__WORK INSTRUCTIONS__.
Copy the items below word for word, starting with the line containing "Based on the image, which of" and continuing through the last line of the items, with both of those lines included.

__THE RECORDS__.
--

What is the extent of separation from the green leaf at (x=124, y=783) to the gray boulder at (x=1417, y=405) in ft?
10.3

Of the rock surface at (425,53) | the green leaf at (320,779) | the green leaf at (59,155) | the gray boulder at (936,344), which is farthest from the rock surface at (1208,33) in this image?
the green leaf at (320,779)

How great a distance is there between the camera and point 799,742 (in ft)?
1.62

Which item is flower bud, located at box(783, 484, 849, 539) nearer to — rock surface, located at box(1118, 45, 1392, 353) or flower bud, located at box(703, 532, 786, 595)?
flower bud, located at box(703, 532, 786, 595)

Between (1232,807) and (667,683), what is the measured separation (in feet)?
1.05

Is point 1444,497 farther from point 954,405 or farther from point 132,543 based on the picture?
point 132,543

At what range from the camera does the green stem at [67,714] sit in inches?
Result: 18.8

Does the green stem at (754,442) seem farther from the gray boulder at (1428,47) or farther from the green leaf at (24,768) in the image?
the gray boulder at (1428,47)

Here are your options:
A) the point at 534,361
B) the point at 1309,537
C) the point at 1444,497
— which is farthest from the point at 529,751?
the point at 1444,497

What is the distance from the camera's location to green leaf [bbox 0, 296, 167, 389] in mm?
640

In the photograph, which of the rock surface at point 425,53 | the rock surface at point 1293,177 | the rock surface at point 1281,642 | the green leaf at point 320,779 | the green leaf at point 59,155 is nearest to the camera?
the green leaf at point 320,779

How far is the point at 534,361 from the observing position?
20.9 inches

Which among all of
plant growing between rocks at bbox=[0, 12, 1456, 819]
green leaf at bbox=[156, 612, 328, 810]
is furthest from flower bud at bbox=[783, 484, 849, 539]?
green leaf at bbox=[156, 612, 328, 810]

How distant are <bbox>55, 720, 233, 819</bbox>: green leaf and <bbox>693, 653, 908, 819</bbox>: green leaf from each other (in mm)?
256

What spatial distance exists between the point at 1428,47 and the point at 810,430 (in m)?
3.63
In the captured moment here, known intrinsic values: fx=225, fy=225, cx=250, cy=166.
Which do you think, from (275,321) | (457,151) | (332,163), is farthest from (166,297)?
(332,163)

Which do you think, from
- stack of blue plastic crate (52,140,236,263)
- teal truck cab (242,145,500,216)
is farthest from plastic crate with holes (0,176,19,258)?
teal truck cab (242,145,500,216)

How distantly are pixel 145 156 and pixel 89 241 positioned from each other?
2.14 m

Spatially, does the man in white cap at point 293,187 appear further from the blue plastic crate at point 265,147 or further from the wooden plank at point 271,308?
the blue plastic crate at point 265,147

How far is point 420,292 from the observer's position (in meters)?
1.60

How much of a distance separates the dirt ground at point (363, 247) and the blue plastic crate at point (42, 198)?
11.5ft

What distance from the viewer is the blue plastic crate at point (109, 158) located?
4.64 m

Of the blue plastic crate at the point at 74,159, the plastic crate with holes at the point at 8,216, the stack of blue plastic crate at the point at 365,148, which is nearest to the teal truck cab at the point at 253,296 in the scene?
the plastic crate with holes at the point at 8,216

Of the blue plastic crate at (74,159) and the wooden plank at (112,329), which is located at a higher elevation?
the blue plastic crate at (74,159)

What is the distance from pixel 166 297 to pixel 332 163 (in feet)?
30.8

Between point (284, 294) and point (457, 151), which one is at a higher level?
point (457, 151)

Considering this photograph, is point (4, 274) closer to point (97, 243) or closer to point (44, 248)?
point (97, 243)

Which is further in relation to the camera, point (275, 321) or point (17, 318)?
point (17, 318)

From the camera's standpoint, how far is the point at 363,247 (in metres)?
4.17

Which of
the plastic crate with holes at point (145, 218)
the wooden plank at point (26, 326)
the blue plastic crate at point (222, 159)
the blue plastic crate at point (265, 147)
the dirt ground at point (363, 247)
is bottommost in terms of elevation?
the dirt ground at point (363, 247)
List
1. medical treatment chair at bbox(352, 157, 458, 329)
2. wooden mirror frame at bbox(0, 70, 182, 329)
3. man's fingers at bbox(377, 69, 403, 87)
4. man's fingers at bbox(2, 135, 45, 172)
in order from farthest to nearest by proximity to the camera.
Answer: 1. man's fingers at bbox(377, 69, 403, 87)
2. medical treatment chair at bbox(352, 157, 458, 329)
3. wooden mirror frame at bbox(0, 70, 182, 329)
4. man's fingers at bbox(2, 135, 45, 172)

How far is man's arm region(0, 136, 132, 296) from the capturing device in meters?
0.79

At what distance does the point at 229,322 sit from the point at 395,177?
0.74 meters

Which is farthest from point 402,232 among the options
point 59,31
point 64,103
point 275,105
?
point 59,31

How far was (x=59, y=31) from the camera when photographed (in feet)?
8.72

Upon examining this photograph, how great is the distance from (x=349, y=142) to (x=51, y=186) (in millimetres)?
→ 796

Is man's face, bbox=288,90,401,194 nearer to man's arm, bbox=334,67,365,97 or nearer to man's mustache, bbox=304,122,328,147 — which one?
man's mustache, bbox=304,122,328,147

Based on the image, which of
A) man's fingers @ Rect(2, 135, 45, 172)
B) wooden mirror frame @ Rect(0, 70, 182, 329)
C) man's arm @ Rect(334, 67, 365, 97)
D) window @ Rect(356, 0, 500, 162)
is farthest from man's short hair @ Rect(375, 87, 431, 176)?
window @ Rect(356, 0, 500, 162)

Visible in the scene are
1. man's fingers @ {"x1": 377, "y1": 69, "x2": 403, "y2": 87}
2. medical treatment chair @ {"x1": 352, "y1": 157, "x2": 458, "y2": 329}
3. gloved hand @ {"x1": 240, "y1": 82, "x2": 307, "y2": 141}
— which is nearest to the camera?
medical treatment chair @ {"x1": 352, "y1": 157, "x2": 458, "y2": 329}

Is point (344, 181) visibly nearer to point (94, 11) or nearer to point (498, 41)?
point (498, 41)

--

__RESULT OF THIS EXERCISE__.
Based on the image, which of
A) man's fingers @ Rect(2, 135, 45, 172)
B) wooden mirror frame @ Rect(0, 70, 182, 329)
C) man's arm @ Rect(334, 67, 365, 97)
D) window @ Rect(356, 0, 500, 162)
is farthest from man's short hair @ Rect(375, 87, 431, 176)?
window @ Rect(356, 0, 500, 162)

Visible in the scene are
1. man's fingers @ {"x1": 377, "y1": 69, "x2": 403, "y2": 87}
2. medical treatment chair @ {"x1": 352, "y1": 157, "x2": 458, "y2": 329}
3. gloved hand @ {"x1": 240, "y1": 82, "x2": 307, "y2": 141}
— which is nearest to the camera?
medical treatment chair @ {"x1": 352, "y1": 157, "x2": 458, "y2": 329}

Is point (344, 181) visibly nearer to point (94, 11) or nearer to point (498, 41)?
point (498, 41)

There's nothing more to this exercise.